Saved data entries

— Begin —

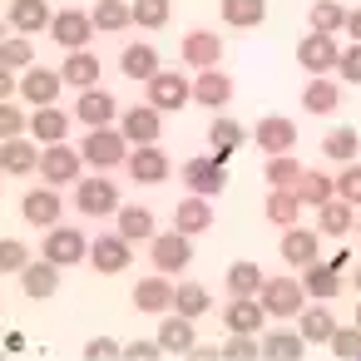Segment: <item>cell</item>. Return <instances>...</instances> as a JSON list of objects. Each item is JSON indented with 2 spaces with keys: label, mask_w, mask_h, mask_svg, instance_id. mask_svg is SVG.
<instances>
[{
  "label": "cell",
  "mask_w": 361,
  "mask_h": 361,
  "mask_svg": "<svg viewBox=\"0 0 361 361\" xmlns=\"http://www.w3.org/2000/svg\"><path fill=\"white\" fill-rule=\"evenodd\" d=\"M129 139H124V129H90L85 134V144H80V154H85V164L94 169V173H109V169H119V164H129Z\"/></svg>",
  "instance_id": "obj_1"
},
{
  "label": "cell",
  "mask_w": 361,
  "mask_h": 361,
  "mask_svg": "<svg viewBox=\"0 0 361 361\" xmlns=\"http://www.w3.org/2000/svg\"><path fill=\"white\" fill-rule=\"evenodd\" d=\"M178 173H183V188H188V193H203V198H218V193L228 188V159L213 154V149L198 154V159H188Z\"/></svg>",
  "instance_id": "obj_2"
},
{
  "label": "cell",
  "mask_w": 361,
  "mask_h": 361,
  "mask_svg": "<svg viewBox=\"0 0 361 361\" xmlns=\"http://www.w3.org/2000/svg\"><path fill=\"white\" fill-rule=\"evenodd\" d=\"M75 208L90 213V218H109V213H119L124 203H119V188H114L109 173H85V178L75 183Z\"/></svg>",
  "instance_id": "obj_3"
},
{
  "label": "cell",
  "mask_w": 361,
  "mask_h": 361,
  "mask_svg": "<svg viewBox=\"0 0 361 361\" xmlns=\"http://www.w3.org/2000/svg\"><path fill=\"white\" fill-rule=\"evenodd\" d=\"M40 178L45 183H55V188H75L80 178H85V154L80 149H70V139L65 144H45V154H40Z\"/></svg>",
  "instance_id": "obj_4"
},
{
  "label": "cell",
  "mask_w": 361,
  "mask_h": 361,
  "mask_svg": "<svg viewBox=\"0 0 361 361\" xmlns=\"http://www.w3.org/2000/svg\"><path fill=\"white\" fill-rule=\"evenodd\" d=\"M40 257H50V262H60V267H75V262H85V257H90V238H85L80 228L55 223V228H45Z\"/></svg>",
  "instance_id": "obj_5"
},
{
  "label": "cell",
  "mask_w": 361,
  "mask_h": 361,
  "mask_svg": "<svg viewBox=\"0 0 361 361\" xmlns=\"http://www.w3.org/2000/svg\"><path fill=\"white\" fill-rule=\"evenodd\" d=\"M257 297H262L267 317H302V307H307V287H302V277H267Z\"/></svg>",
  "instance_id": "obj_6"
},
{
  "label": "cell",
  "mask_w": 361,
  "mask_h": 361,
  "mask_svg": "<svg viewBox=\"0 0 361 361\" xmlns=\"http://www.w3.org/2000/svg\"><path fill=\"white\" fill-rule=\"evenodd\" d=\"M297 65H302L307 75H331V70L341 65V45H336V35L307 30L302 45H297Z\"/></svg>",
  "instance_id": "obj_7"
},
{
  "label": "cell",
  "mask_w": 361,
  "mask_h": 361,
  "mask_svg": "<svg viewBox=\"0 0 361 361\" xmlns=\"http://www.w3.org/2000/svg\"><path fill=\"white\" fill-rule=\"evenodd\" d=\"M144 90H149V104H154V109H164V114H173V109H183V104L193 99V80H188V75H178V70H159Z\"/></svg>",
  "instance_id": "obj_8"
},
{
  "label": "cell",
  "mask_w": 361,
  "mask_h": 361,
  "mask_svg": "<svg viewBox=\"0 0 361 361\" xmlns=\"http://www.w3.org/2000/svg\"><path fill=\"white\" fill-rule=\"evenodd\" d=\"M149 257H154V272H183L188 262H193V243H188V233H154V243H149Z\"/></svg>",
  "instance_id": "obj_9"
},
{
  "label": "cell",
  "mask_w": 361,
  "mask_h": 361,
  "mask_svg": "<svg viewBox=\"0 0 361 361\" xmlns=\"http://www.w3.org/2000/svg\"><path fill=\"white\" fill-rule=\"evenodd\" d=\"M119 119V99L109 94V90H80V99H75V124H85V129H109Z\"/></svg>",
  "instance_id": "obj_10"
},
{
  "label": "cell",
  "mask_w": 361,
  "mask_h": 361,
  "mask_svg": "<svg viewBox=\"0 0 361 361\" xmlns=\"http://www.w3.org/2000/svg\"><path fill=\"white\" fill-rule=\"evenodd\" d=\"M129 257H134V243L114 228V233H99V238H90V267L94 272H124L129 267Z\"/></svg>",
  "instance_id": "obj_11"
},
{
  "label": "cell",
  "mask_w": 361,
  "mask_h": 361,
  "mask_svg": "<svg viewBox=\"0 0 361 361\" xmlns=\"http://www.w3.org/2000/svg\"><path fill=\"white\" fill-rule=\"evenodd\" d=\"M124 169H129L134 183H164V178L173 173V164H169V154H164L159 144H134Z\"/></svg>",
  "instance_id": "obj_12"
},
{
  "label": "cell",
  "mask_w": 361,
  "mask_h": 361,
  "mask_svg": "<svg viewBox=\"0 0 361 361\" xmlns=\"http://www.w3.org/2000/svg\"><path fill=\"white\" fill-rule=\"evenodd\" d=\"M119 129H124L129 144H159V134H164V109H154V104H134V109L119 114Z\"/></svg>",
  "instance_id": "obj_13"
},
{
  "label": "cell",
  "mask_w": 361,
  "mask_h": 361,
  "mask_svg": "<svg viewBox=\"0 0 361 361\" xmlns=\"http://www.w3.org/2000/svg\"><path fill=\"white\" fill-rule=\"evenodd\" d=\"M252 144L262 149V159H272V154H292V144H297V124L282 119V114L257 119V124H252Z\"/></svg>",
  "instance_id": "obj_14"
},
{
  "label": "cell",
  "mask_w": 361,
  "mask_h": 361,
  "mask_svg": "<svg viewBox=\"0 0 361 361\" xmlns=\"http://www.w3.org/2000/svg\"><path fill=\"white\" fill-rule=\"evenodd\" d=\"M178 55H183L188 70H218V60H223V40H218L213 30H188L183 45H178Z\"/></svg>",
  "instance_id": "obj_15"
},
{
  "label": "cell",
  "mask_w": 361,
  "mask_h": 361,
  "mask_svg": "<svg viewBox=\"0 0 361 361\" xmlns=\"http://www.w3.org/2000/svg\"><path fill=\"white\" fill-rule=\"evenodd\" d=\"M60 90H65V75H60V70H45V65H30V70H25V80H20V94L30 99V109L55 104V99H60Z\"/></svg>",
  "instance_id": "obj_16"
},
{
  "label": "cell",
  "mask_w": 361,
  "mask_h": 361,
  "mask_svg": "<svg viewBox=\"0 0 361 361\" xmlns=\"http://www.w3.org/2000/svg\"><path fill=\"white\" fill-rule=\"evenodd\" d=\"M322 257V228H282V262H292V267H307V262H317Z\"/></svg>",
  "instance_id": "obj_17"
},
{
  "label": "cell",
  "mask_w": 361,
  "mask_h": 361,
  "mask_svg": "<svg viewBox=\"0 0 361 361\" xmlns=\"http://www.w3.org/2000/svg\"><path fill=\"white\" fill-rule=\"evenodd\" d=\"M20 213L30 218V228H55L60 213H65V203H60L55 183H45V188H30V193L20 198Z\"/></svg>",
  "instance_id": "obj_18"
},
{
  "label": "cell",
  "mask_w": 361,
  "mask_h": 361,
  "mask_svg": "<svg viewBox=\"0 0 361 361\" xmlns=\"http://www.w3.org/2000/svg\"><path fill=\"white\" fill-rule=\"evenodd\" d=\"M90 35H94V20H90V16H80V11H60V16H55V25H50V40H55V45H65V55H70V50H85V45H90Z\"/></svg>",
  "instance_id": "obj_19"
},
{
  "label": "cell",
  "mask_w": 361,
  "mask_h": 361,
  "mask_svg": "<svg viewBox=\"0 0 361 361\" xmlns=\"http://www.w3.org/2000/svg\"><path fill=\"white\" fill-rule=\"evenodd\" d=\"M228 99H233V75H228V70H198V75H193V104L223 109Z\"/></svg>",
  "instance_id": "obj_20"
},
{
  "label": "cell",
  "mask_w": 361,
  "mask_h": 361,
  "mask_svg": "<svg viewBox=\"0 0 361 361\" xmlns=\"http://www.w3.org/2000/svg\"><path fill=\"white\" fill-rule=\"evenodd\" d=\"M173 287L178 282H169V272H154V277L134 282V307L139 312H173Z\"/></svg>",
  "instance_id": "obj_21"
},
{
  "label": "cell",
  "mask_w": 361,
  "mask_h": 361,
  "mask_svg": "<svg viewBox=\"0 0 361 361\" xmlns=\"http://www.w3.org/2000/svg\"><path fill=\"white\" fill-rule=\"evenodd\" d=\"M6 16H11V30H16V35H40V30L55 25V16H50L45 0H11Z\"/></svg>",
  "instance_id": "obj_22"
},
{
  "label": "cell",
  "mask_w": 361,
  "mask_h": 361,
  "mask_svg": "<svg viewBox=\"0 0 361 361\" xmlns=\"http://www.w3.org/2000/svg\"><path fill=\"white\" fill-rule=\"evenodd\" d=\"M336 104H341V85L331 75H312L302 85V109L307 114H336Z\"/></svg>",
  "instance_id": "obj_23"
},
{
  "label": "cell",
  "mask_w": 361,
  "mask_h": 361,
  "mask_svg": "<svg viewBox=\"0 0 361 361\" xmlns=\"http://www.w3.org/2000/svg\"><path fill=\"white\" fill-rule=\"evenodd\" d=\"M262 322H267V307H262V297H233L228 302V312H223V326L228 331H262Z\"/></svg>",
  "instance_id": "obj_24"
},
{
  "label": "cell",
  "mask_w": 361,
  "mask_h": 361,
  "mask_svg": "<svg viewBox=\"0 0 361 361\" xmlns=\"http://www.w3.org/2000/svg\"><path fill=\"white\" fill-rule=\"evenodd\" d=\"M159 341H164V351H178V356H188V351L198 346L193 317H183V312H164V322H159Z\"/></svg>",
  "instance_id": "obj_25"
},
{
  "label": "cell",
  "mask_w": 361,
  "mask_h": 361,
  "mask_svg": "<svg viewBox=\"0 0 361 361\" xmlns=\"http://www.w3.org/2000/svg\"><path fill=\"white\" fill-rule=\"evenodd\" d=\"M119 70L129 75V80H139V85H149L164 65H159V50L149 45V40H139V45H124V55H119Z\"/></svg>",
  "instance_id": "obj_26"
},
{
  "label": "cell",
  "mask_w": 361,
  "mask_h": 361,
  "mask_svg": "<svg viewBox=\"0 0 361 361\" xmlns=\"http://www.w3.org/2000/svg\"><path fill=\"white\" fill-rule=\"evenodd\" d=\"M173 228L188 233V238H193V233H208V228H213V203H208L203 193H188V198L173 208Z\"/></svg>",
  "instance_id": "obj_27"
},
{
  "label": "cell",
  "mask_w": 361,
  "mask_h": 361,
  "mask_svg": "<svg viewBox=\"0 0 361 361\" xmlns=\"http://www.w3.org/2000/svg\"><path fill=\"white\" fill-rule=\"evenodd\" d=\"M20 287H25V297H35V302L55 297V292H60V262H50V257L30 262V267L20 272Z\"/></svg>",
  "instance_id": "obj_28"
},
{
  "label": "cell",
  "mask_w": 361,
  "mask_h": 361,
  "mask_svg": "<svg viewBox=\"0 0 361 361\" xmlns=\"http://www.w3.org/2000/svg\"><path fill=\"white\" fill-rule=\"evenodd\" d=\"M40 139H6V149H0V169L6 173H30V169H40Z\"/></svg>",
  "instance_id": "obj_29"
},
{
  "label": "cell",
  "mask_w": 361,
  "mask_h": 361,
  "mask_svg": "<svg viewBox=\"0 0 361 361\" xmlns=\"http://www.w3.org/2000/svg\"><path fill=\"white\" fill-rule=\"evenodd\" d=\"M30 139H40V144H65V139H70V114L55 109V104L35 109V114H30Z\"/></svg>",
  "instance_id": "obj_30"
},
{
  "label": "cell",
  "mask_w": 361,
  "mask_h": 361,
  "mask_svg": "<svg viewBox=\"0 0 361 361\" xmlns=\"http://www.w3.org/2000/svg\"><path fill=\"white\" fill-rule=\"evenodd\" d=\"M317 228H322V238H346L356 228V203H346V198L322 203L317 208Z\"/></svg>",
  "instance_id": "obj_31"
},
{
  "label": "cell",
  "mask_w": 361,
  "mask_h": 361,
  "mask_svg": "<svg viewBox=\"0 0 361 361\" xmlns=\"http://www.w3.org/2000/svg\"><path fill=\"white\" fill-rule=\"evenodd\" d=\"M60 75H65L70 90H94V85H99V60H94L90 50H70L65 65H60Z\"/></svg>",
  "instance_id": "obj_32"
},
{
  "label": "cell",
  "mask_w": 361,
  "mask_h": 361,
  "mask_svg": "<svg viewBox=\"0 0 361 361\" xmlns=\"http://www.w3.org/2000/svg\"><path fill=\"white\" fill-rule=\"evenodd\" d=\"M302 287H307L312 297H322V302H326V297H336V292H341V267L317 257V262H307V267H302Z\"/></svg>",
  "instance_id": "obj_33"
},
{
  "label": "cell",
  "mask_w": 361,
  "mask_h": 361,
  "mask_svg": "<svg viewBox=\"0 0 361 361\" xmlns=\"http://www.w3.org/2000/svg\"><path fill=\"white\" fill-rule=\"evenodd\" d=\"M114 218H119V233H124L129 243H154V233H159V228H154V213L139 208V203H124Z\"/></svg>",
  "instance_id": "obj_34"
},
{
  "label": "cell",
  "mask_w": 361,
  "mask_h": 361,
  "mask_svg": "<svg viewBox=\"0 0 361 361\" xmlns=\"http://www.w3.org/2000/svg\"><path fill=\"white\" fill-rule=\"evenodd\" d=\"M297 331L307 336V346H326V341H331V331H336V317H331L326 307H302Z\"/></svg>",
  "instance_id": "obj_35"
},
{
  "label": "cell",
  "mask_w": 361,
  "mask_h": 361,
  "mask_svg": "<svg viewBox=\"0 0 361 361\" xmlns=\"http://www.w3.org/2000/svg\"><path fill=\"white\" fill-rule=\"evenodd\" d=\"M297 198L312 203V208H322V203L336 198V178H326L322 169H302V178H297Z\"/></svg>",
  "instance_id": "obj_36"
},
{
  "label": "cell",
  "mask_w": 361,
  "mask_h": 361,
  "mask_svg": "<svg viewBox=\"0 0 361 361\" xmlns=\"http://www.w3.org/2000/svg\"><path fill=\"white\" fill-rule=\"evenodd\" d=\"M297 218H302V198H297V188H267V223L292 228Z\"/></svg>",
  "instance_id": "obj_37"
},
{
  "label": "cell",
  "mask_w": 361,
  "mask_h": 361,
  "mask_svg": "<svg viewBox=\"0 0 361 361\" xmlns=\"http://www.w3.org/2000/svg\"><path fill=\"white\" fill-rule=\"evenodd\" d=\"M90 20H94V30L114 35V30H129L134 25V6H124V0H99V6L90 11Z\"/></svg>",
  "instance_id": "obj_38"
},
{
  "label": "cell",
  "mask_w": 361,
  "mask_h": 361,
  "mask_svg": "<svg viewBox=\"0 0 361 361\" xmlns=\"http://www.w3.org/2000/svg\"><path fill=\"white\" fill-rule=\"evenodd\" d=\"M223 20L233 30H252L267 20V0H223Z\"/></svg>",
  "instance_id": "obj_39"
},
{
  "label": "cell",
  "mask_w": 361,
  "mask_h": 361,
  "mask_svg": "<svg viewBox=\"0 0 361 361\" xmlns=\"http://www.w3.org/2000/svg\"><path fill=\"white\" fill-rule=\"evenodd\" d=\"M262 356H272V361H302L307 356V336L302 331H267Z\"/></svg>",
  "instance_id": "obj_40"
},
{
  "label": "cell",
  "mask_w": 361,
  "mask_h": 361,
  "mask_svg": "<svg viewBox=\"0 0 361 361\" xmlns=\"http://www.w3.org/2000/svg\"><path fill=\"white\" fill-rule=\"evenodd\" d=\"M208 144H213V154L233 159V149H243V144H247V129H243V124H233V119H213V124H208Z\"/></svg>",
  "instance_id": "obj_41"
},
{
  "label": "cell",
  "mask_w": 361,
  "mask_h": 361,
  "mask_svg": "<svg viewBox=\"0 0 361 361\" xmlns=\"http://www.w3.org/2000/svg\"><path fill=\"white\" fill-rule=\"evenodd\" d=\"M262 282H267V272H262L257 262H233V267H228V292H233V297H257Z\"/></svg>",
  "instance_id": "obj_42"
},
{
  "label": "cell",
  "mask_w": 361,
  "mask_h": 361,
  "mask_svg": "<svg viewBox=\"0 0 361 361\" xmlns=\"http://www.w3.org/2000/svg\"><path fill=\"white\" fill-rule=\"evenodd\" d=\"M322 154H326L331 164H351V159L361 154V139H356V129H331V134L322 139Z\"/></svg>",
  "instance_id": "obj_43"
},
{
  "label": "cell",
  "mask_w": 361,
  "mask_h": 361,
  "mask_svg": "<svg viewBox=\"0 0 361 361\" xmlns=\"http://www.w3.org/2000/svg\"><path fill=\"white\" fill-rule=\"evenodd\" d=\"M262 173H267V188H297L302 164H297L292 154H272V159L262 164Z\"/></svg>",
  "instance_id": "obj_44"
},
{
  "label": "cell",
  "mask_w": 361,
  "mask_h": 361,
  "mask_svg": "<svg viewBox=\"0 0 361 361\" xmlns=\"http://www.w3.org/2000/svg\"><path fill=\"white\" fill-rule=\"evenodd\" d=\"M173 312H183V317L198 322V317L208 312V287H203V282H178V287H173Z\"/></svg>",
  "instance_id": "obj_45"
},
{
  "label": "cell",
  "mask_w": 361,
  "mask_h": 361,
  "mask_svg": "<svg viewBox=\"0 0 361 361\" xmlns=\"http://www.w3.org/2000/svg\"><path fill=\"white\" fill-rule=\"evenodd\" d=\"M346 6H336V0H317L312 6V30H322V35H336V30H346Z\"/></svg>",
  "instance_id": "obj_46"
},
{
  "label": "cell",
  "mask_w": 361,
  "mask_h": 361,
  "mask_svg": "<svg viewBox=\"0 0 361 361\" xmlns=\"http://www.w3.org/2000/svg\"><path fill=\"white\" fill-rule=\"evenodd\" d=\"M169 16H173L169 0H134V25H139V30H164Z\"/></svg>",
  "instance_id": "obj_47"
},
{
  "label": "cell",
  "mask_w": 361,
  "mask_h": 361,
  "mask_svg": "<svg viewBox=\"0 0 361 361\" xmlns=\"http://www.w3.org/2000/svg\"><path fill=\"white\" fill-rule=\"evenodd\" d=\"M35 45H30V35H11L6 45H0V70H30L35 60Z\"/></svg>",
  "instance_id": "obj_48"
},
{
  "label": "cell",
  "mask_w": 361,
  "mask_h": 361,
  "mask_svg": "<svg viewBox=\"0 0 361 361\" xmlns=\"http://www.w3.org/2000/svg\"><path fill=\"white\" fill-rule=\"evenodd\" d=\"M223 356H228V361H257V356H262V341H252V331H228Z\"/></svg>",
  "instance_id": "obj_49"
},
{
  "label": "cell",
  "mask_w": 361,
  "mask_h": 361,
  "mask_svg": "<svg viewBox=\"0 0 361 361\" xmlns=\"http://www.w3.org/2000/svg\"><path fill=\"white\" fill-rule=\"evenodd\" d=\"M326 346H331L341 361H361V326H336Z\"/></svg>",
  "instance_id": "obj_50"
},
{
  "label": "cell",
  "mask_w": 361,
  "mask_h": 361,
  "mask_svg": "<svg viewBox=\"0 0 361 361\" xmlns=\"http://www.w3.org/2000/svg\"><path fill=\"white\" fill-rule=\"evenodd\" d=\"M0 267H6V272H25L30 267V247L20 238H0Z\"/></svg>",
  "instance_id": "obj_51"
},
{
  "label": "cell",
  "mask_w": 361,
  "mask_h": 361,
  "mask_svg": "<svg viewBox=\"0 0 361 361\" xmlns=\"http://www.w3.org/2000/svg\"><path fill=\"white\" fill-rule=\"evenodd\" d=\"M30 129V114L16 104V99H6V109H0V134H6V139H20Z\"/></svg>",
  "instance_id": "obj_52"
},
{
  "label": "cell",
  "mask_w": 361,
  "mask_h": 361,
  "mask_svg": "<svg viewBox=\"0 0 361 361\" xmlns=\"http://www.w3.org/2000/svg\"><path fill=\"white\" fill-rule=\"evenodd\" d=\"M336 198L361 203V164H346V169L336 173Z\"/></svg>",
  "instance_id": "obj_53"
},
{
  "label": "cell",
  "mask_w": 361,
  "mask_h": 361,
  "mask_svg": "<svg viewBox=\"0 0 361 361\" xmlns=\"http://www.w3.org/2000/svg\"><path fill=\"white\" fill-rule=\"evenodd\" d=\"M336 70H341V85H361V45L356 40L341 50V65Z\"/></svg>",
  "instance_id": "obj_54"
},
{
  "label": "cell",
  "mask_w": 361,
  "mask_h": 361,
  "mask_svg": "<svg viewBox=\"0 0 361 361\" xmlns=\"http://www.w3.org/2000/svg\"><path fill=\"white\" fill-rule=\"evenodd\" d=\"M85 356L90 361H114V356H124V346L114 336H94V341H85Z\"/></svg>",
  "instance_id": "obj_55"
},
{
  "label": "cell",
  "mask_w": 361,
  "mask_h": 361,
  "mask_svg": "<svg viewBox=\"0 0 361 361\" xmlns=\"http://www.w3.org/2000/svg\"><path fill=\"white\" fill-rule=\"evenodd\" d=\"M159 351H164V341H129L124 346V356H134V361H154Z\"/></svg>",
  "instance_id": "obj_56"
},
{
  "label": "cell",
  "mask_w": 361,
  "mask_h": 361,
  "mask_svg": "<svg viewBox=\"0 0 361 361\" xmlns=\"http://www.w3.org/2000/svg\"><path fill=\"white\" fill-rule=\"evenodd\" d=\"M16 90H20L16 70H0V94H6V99H16Z\"/></svg>",
  "instance_id": "obj_57"
},
{
  "label": "cell",
  "mask_w": 361,
  "mask_h": 361,
  "mask_svg": "<svg viewBox=\"0 0 361 361\" xmlns=\"http://www.w3.org/2000/svg\"><path fill=\"white\" fill-rule=\"evenodd\" d=\"M346 40H356V45H361V11H351V16H346Z\"/></svg>",
  "instance_id": "obj_58"
},
{
  "label": "cell",
  "mask_w": 361,
  "mask_h": 361,
  "mask_svg": "<svg viewBox=\"0 0 361 361\" xmlns=\"http://www.w3.org/2000/svg\"><path fill=\"white\" fill-rule=\"evenodd\" d=\"M356 326H361V302H356Z\"/></svg>",
  "instance_id": "obj_59"
},
{
  "label": "cell",
  "mask_w": 361,
  "mask_h": 361,
  "mask_svg": "<svg viewBox=\"0 0 361 361\" xmlns=\"http://www.w3.org/2000/svg\"><path fill=\"white\" fill-rule=\"evenodd\" d=\"M356 292H361V267H356Z\"/></svg>",
  "instance_id": "obj_60"
},
{
  "label": "cell",
  "mask_w": 361,
  "mask_h": 361,
  "mask_svg": "<svg viewBox=\"0 0 361 361\" xmlns=\"http://www.w3.org/2000/svg\"><path fill=\"white\" fill-rule=\"evenodd\" d=\"M356 233H361V218H356Z\"/></svg>",
  "instance_id": "obj_61"
}]
</instances>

— End —

WORK TO BE COMPLETED: Return everything from the start of the material down through the line containing "65H302L307 75H331V70L341 65V45H336V35L307", both ends included, and leave the pictures out of your answer.

RESULT OF THIS TASK:
Segment: <item>cell</item>. Return <instances>...</instances> as a JSON list of objects. Each item is JSON indented with 2 spaces with keys: label, mask_w, mask_h, mask_svg, instance_id. mask_svg is SVG.
<instances>
[{
  "label": "cell",
  "mask_w": 361,
  "mask_h": 361,
  "mask_svg": "<svg viewBox=\"0 0 361 361\" xmlns=\"http://www.w3.org/2000/svg\"><path fill=\"white\" fill-rule=\"evenodd\" d=\"M129 139H124V129H90L85 134V144H80V154H85V164L94 169V173H109V169H119V164H129Z\"/></svg>",
  "instance_id": "obj_1"
},
{
  "label": "cell",
  "mask_w": 361,
  "mask_h": 361,
  "mask_svg": "<svg viewBox=\"0 0 361 361\" xmlns=\"http://www.w3.org/2000/svg\"><path fill=\"white\" fill-rule=\"evenodd\" d=\"M178 173H183V188H188V193H203V198H218V193L228 188V159L213 154V149L198 154V159H188Z\"/></svg>",
  "instance_id": "obj_2"
},
{
  "label": "cell",
  "mask_w": 361,
  "mask_h": 361,
  "mask_svg": "<svg viewBox=\"0 0 361 361\" xmlns=\"http://www.w3.org/2000/svg\"><path fill=\"white\" fill-rule=\"evenodd\" d=\"M75 208L90 213V218H109V213H119L124 203H119V188H114L109 173H85V178L75 183Z\"/></svg>",
  "instance_id": "obj_3"
},
{
  "label": "cell",
  "mask_w": 361,
  "mask_h": 361,
  "mask_svg": "<svg viewBox=\"0 0 361 361\" xmlns=\"http://www.w3.org/2000/svg\"><path fill=\"white\" fill-rule=\"evenodd\" d=\"M40 178L45 183H55V188H75L80 178H85V154L80 149H70V139L65 144H45V154H40Z\"/></svg>",
  "instance_id": "obj_4"
},
{
  "label": "cell",
  "mask_w": 361,
  "mask_h": 361,
  "mask_svg": "<svg viewBox=\"0 0 361 361\" xmlns=\"http://www.w3.org/2000/svg\"><path fill=\"white\" fill-rule=\"evenodd\" d=\"M40 257H50V262H60V267H75V262H85V257H90V238H85L80 228L55 223V228H45Z\"/></svg>",
  "instance_id": "obj_5"
},
{
  "label": "cell",
  "mask_w": 361,
  "mask_h": 361,
  "mask_svg": "<svg viewBox=\"0 0 361 361\" xmlns=\"http://www.w3.org/2000/svg\"><path fill=\"white\" fill-rule=\"evenodd\" d=\"M257 297H262L267 317H302V307H307V287H302V277H267Z\"/></svg>",
  "instance_id": "obj_6"
},
{
  "label": "cell",
  "mask_w": 361,
  "mask_h": 361,
  "mask_svg": "<svg viewBox=\"0 0 361 361\" xmlns=\"http://www.w3.org/2000/svg\"><path fill=\"white\" fill-rule=\"evenodd\" d=\"M297 65H302L307 75H331V70L341 65V45H336V35L307 30L302 45H297Z\"/></svg>",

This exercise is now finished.